第157章 城门守卫战(1/2)
第157章 城门守卫战
他们只是把恐惧压得更深,用经验和麻木包裹起来,等著命令下达,然后把自己变成战爭机器里一个按部就班的零件。
除此之外,他们也没有別的选项了,他们只能这么做,以他们的条件,根本没有办法说不,只能被动接受。
而作为领主老爷的利昂骑在马上,位於阵列稍后方的位置。
他没有看那些紧张的新兵,而是目光冷静地扫视著白狼堡的城墙。
作为拥有战场主导权的他在找,找卡兰所说的那个“东门二队”的防区,找那段据说修补得最马虎的东墙。
尖牙蹲在他身前的马鞍上,尾巴尖轻轻摆动,琥珀色的猫眼也望著城堡,瞳孔微微收缩。
罗兰骑士策马在步兵阵前来回跑了一趟,最后停在阵前,在徵得领主老爷的开战意见之后,拔出了长剑,剑尖斜指城堡方向。
他没有喊什么慷慨激昂的话,只是用所有人都能听到的声音,清晰地说道。
“弓箭手,三轮齐射,覆盖正门墙头!
步兵,第一队、第二队,举盾,缓步前进至壕沟边缘!
第三队预备撞木,骑兵,两翼警戒!”
命令被號角和各级军官的口令层层传递下去。
“弓箭手—上前!”
“搭箭—
”
“仰角——放!”
嗖嗖嗖——!
一片令人牙酸的弓弦颤动声中,第一波赫压压的箭矢脱离了联军的阵列,划著名弧线,如同死亡的蜂群,朝著白狼堡正门的墙头扑去!
战斗,在这一刻,直接开始。
第一波箭矢像一片乌云,带著尖锐的啸音砸向白狼堡正门的墙头。
大部分箭矢哆哆地钉在垛口、墙砖上,或者从守军头顶飞过落入城內。
但仍有不少箭找到了目標。
“啊“我的眼睛!”
“盾,该死的,赶快举盾!”
城墙上顿时响起几声短促的惨叫和惊慌的叫喊。
一个倒霉的,正探头张望的守军,被箭矢贯入眼眶,血液飞溅,甚至似乎有白色的脑浆顺势推荐出来,受了严重伤势的这位倒霉守军,哼都没哼就向后栽倒。
另一个士兵相对来说幸运了点,仅仅只是肩膀中箭,不过这也足够让他的战斗力大打折扣了,左臂的伤痛让他疼得手里的长矛都掉了,捂著伤口缩到墙根。
缺乏训练的新征守军乱了一下,不少人下意识地蹲下或缩到垛口后面。
“別慌,都他妈给老子站直了!”奥拉夫的怒吼在墙头炸响,他仅剩的右臂挥舞著战斧。
“弓箭手!我们的弓箭手呢?
赶快给我还击!
射死下面那些狗娘养的!”
白狼堡墙头的弓箭手数量並不多,由於不久前的派系爭斗以及各种各样特殊的原因导致兵力战斗力,光速萎缩的缘故,心中有数的弓箭手们也都表现的战战兢兢,但也不好忤逆自己领主老爷的意思,只好不情愿的开始稀稀拉拉地放箭。

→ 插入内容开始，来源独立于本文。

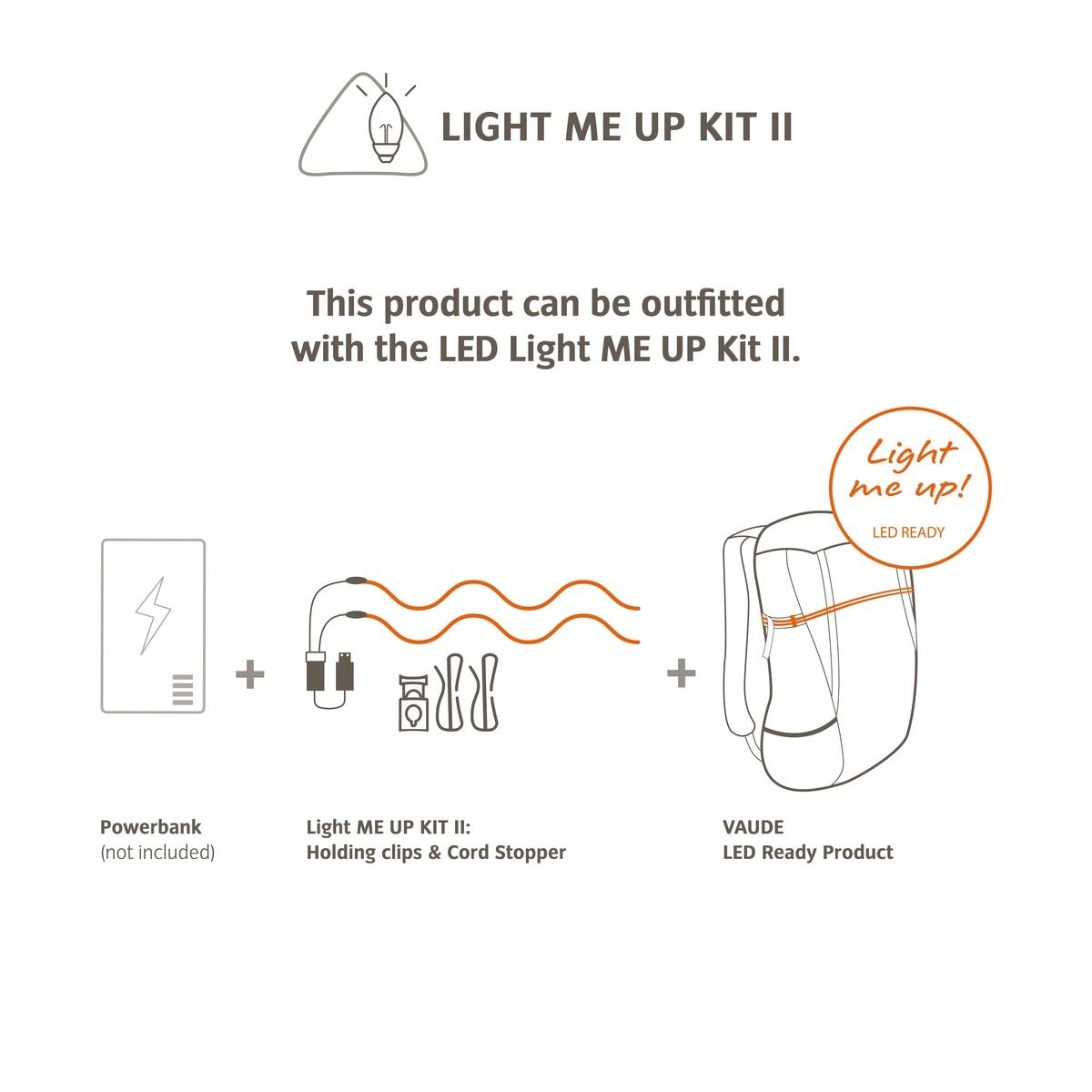 LIGHT ME UP KIT II

This product can be outfitted with the LED Light ME UP Kit II.

Light me up!
LED READY

+

+

Powerbank
(not included)

Light ME UP KIT II:
Holding clips & Cord Stopper

VAUDE
LED Ready Product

不过可想而知,没有战意,而且本身能力或者说物资也处於劣势的白狼领弓箭兵们,肯定发挥不了多大的作用。
虽然说,確实会有三三两两的几个弓箭手依旧保留著保卫家园护卫领地的血腥和战意,但仅仅只凭藉他们的血性,可影响不了边上早就心灰意冷的其他弓箭手。
並且凭他们这样撑破天也只能称得上是普通人类战力的作用,也改变不了战局,一丝一毫都改变不了。
箭矢歪歪斜斜地落下,大部分离联军的阵列还有一段距离就力竭插在了地上,只有少数几支飞到了阵前,被前排步兵举起的盾牌挡住,发出“夺夺”的闷响。
“前进!”联军阵中,其中一位百夫长的吼声压过了箭矢的呼啸。
第一队、第二队的步兵,大约八十人,將大盾举过头顶,结成一个略显粗糙的龟壳阵,开始迈著沉重,但也足够整齐的步伐,开始向前推进。
脚步踏在干硬的土地上,发出隆隆的闷响,混合著盾牌碰撞的咔噠声,像一头披著木甲的巨兽在缓缓爬行。
他们身后,几十名民夫和新兵喊著號子,推著一根临时砍伐、前端包了铁皮的粗大树干。
那是临时製作的简易撞木,此刻队伍將它作为攻击城门的武器,开始向前移动。
新兵汉斯就在第一队里,汉斯这两个字,確实称得上是在这个世界的底层人民当中出现的极为频繁的一个名称了。
此刻,拥有大眾名称的新兵汉斯觉得自己快要室息了,因为他跟大眾一样的,不仅仅只是名称,还有体魄,心理素质以及各种各样的身体指標或者心理指標,他全都处於大眾的標准水平或者以下。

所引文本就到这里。